O mais importante para ele eram os seus filhos e as suas filhas. No Verão de 1962 passou algumas semanas em Londres; eu também fui, com outras pessoas, para tratar do trabalho da casa onde viviam. Quando se deu conta de que o dia em que tinham previsto regressar a Roma coincidia com o meu dia onomástico – 4 de Setembro –, trocou os bilhetes. “Como podemos ir-nos embora se é o dia onomástico desta minha filha?” disse-nos. Todos os dias reuniamo-nos em tertúlia com ele e com D. Álvaro del Portillo, e nesse dia não queria faltar.

Outras recordações

Os primeiros meses em Roma foram especiais. Quando chegamos a Roma, o Padre veio com D. Álvaro receber-nos ao aeroporto. Antes de chegarmos ao apartamento da Piazza della Città Leonina, onde vivíamos, tinha lavado a louça e arrumado a cozinha para encontrarmos tudo em ordem. Nessa noite, ao jantar servimos tortilha de batatas e frango, que tínhamos trazido no avião, pois sabíamos que em Roma havia muita escassez de alimentos e estavam passando fome. Era na época do pós guerra. Não havia meios, nem dinheiro. Cozinhávamos - para os eclesiásticos que o Padre convidava para lhes explicar a Obra – servindo-nos das braseiras que havia para aquecer a casa. Faltavam as coisas mais elementares, mas com habilidade e o apoio de S. Josemaria conseguíamos sair-nos bem.

Enquanto fazia a limpeza, vi-o muitas vezes rezar no terraço da casa, a olhar para os apartamentos pontifícios: era patente que rezava pelo Papa.

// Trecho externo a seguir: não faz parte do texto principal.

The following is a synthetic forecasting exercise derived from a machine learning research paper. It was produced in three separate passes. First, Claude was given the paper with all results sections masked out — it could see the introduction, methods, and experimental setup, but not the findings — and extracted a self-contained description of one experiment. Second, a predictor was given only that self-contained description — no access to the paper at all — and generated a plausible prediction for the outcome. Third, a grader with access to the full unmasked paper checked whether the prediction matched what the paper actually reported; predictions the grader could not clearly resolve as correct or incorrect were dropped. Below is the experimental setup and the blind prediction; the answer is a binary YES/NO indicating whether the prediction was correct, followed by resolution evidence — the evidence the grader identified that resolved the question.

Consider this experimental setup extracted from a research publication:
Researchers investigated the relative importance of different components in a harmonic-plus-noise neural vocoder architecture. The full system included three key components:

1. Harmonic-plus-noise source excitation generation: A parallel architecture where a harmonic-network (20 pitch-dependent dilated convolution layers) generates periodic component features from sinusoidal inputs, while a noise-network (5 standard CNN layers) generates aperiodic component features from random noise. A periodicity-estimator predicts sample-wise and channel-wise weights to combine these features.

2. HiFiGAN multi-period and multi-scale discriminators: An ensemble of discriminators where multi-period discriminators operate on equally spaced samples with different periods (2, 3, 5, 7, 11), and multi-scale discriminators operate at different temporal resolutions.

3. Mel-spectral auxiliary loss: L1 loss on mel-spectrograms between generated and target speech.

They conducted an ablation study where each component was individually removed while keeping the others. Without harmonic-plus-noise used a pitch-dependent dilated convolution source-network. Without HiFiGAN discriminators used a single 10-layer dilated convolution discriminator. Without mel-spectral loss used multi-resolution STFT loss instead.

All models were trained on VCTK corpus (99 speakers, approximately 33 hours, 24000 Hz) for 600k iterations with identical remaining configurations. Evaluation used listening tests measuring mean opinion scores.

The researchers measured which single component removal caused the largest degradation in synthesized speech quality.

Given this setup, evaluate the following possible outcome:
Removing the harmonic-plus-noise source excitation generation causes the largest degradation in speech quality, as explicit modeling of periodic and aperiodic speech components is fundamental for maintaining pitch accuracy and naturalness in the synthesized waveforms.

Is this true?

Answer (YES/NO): NO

Outra lembrança é do dia 27 de Abril de 1954, quando o Padre morreu, como eu digo. Quando entrei na sala de jantar, D. Álvaro estava a acudir ao Padre, que tinha tido um choque devido à diabetes de que sofria há anos, e tentava dar-lhe açúcar na boca. Pediu-me que fosse depressa chamar o médico. Nesse momento, eu vi o Padre morto.

Nesse dia, à tarde, o Padre e D. Álvaro, ao regressarem a casa, entraram pela porta de Villa Sacchetti 36, em vez de entrarem por Bruno Buozzi, como era costume. Pareceu-me que era um detalhe de carinho, para que ficássemos tranquilas ao vê-lo já completamente recuperado. Mais tarde, pediu para lhe prepararmos uma tortilha francesa. No dia seguinte, quando me viu, disse: “Rosalía, agora já me podes servir açúcar porque estou curado da diabetes”.

Disse-me muitas vezes: quando passares diante do vitral da Madonna, pede-lhe que ela ouça o Padre.

Rosalía, que gostaria de deixar claro nesta entrevista?

A fé que o Padre tinha. Tudo confiava à oração, porque sabia que a Obra era de Deus.

Quando aparecia qualquer dificuldade, dizia: “Tu, reza”. Durante todo este tempo vi como a Obra cresceu. Era a fé do Padre: tudo o que ele dizia, se realizou.

A sua atuação era também cheia de esperança – o que o fazia mover era chegar ao Céu e ver o Senhor -, e muito amor a Deus e a toda a gente.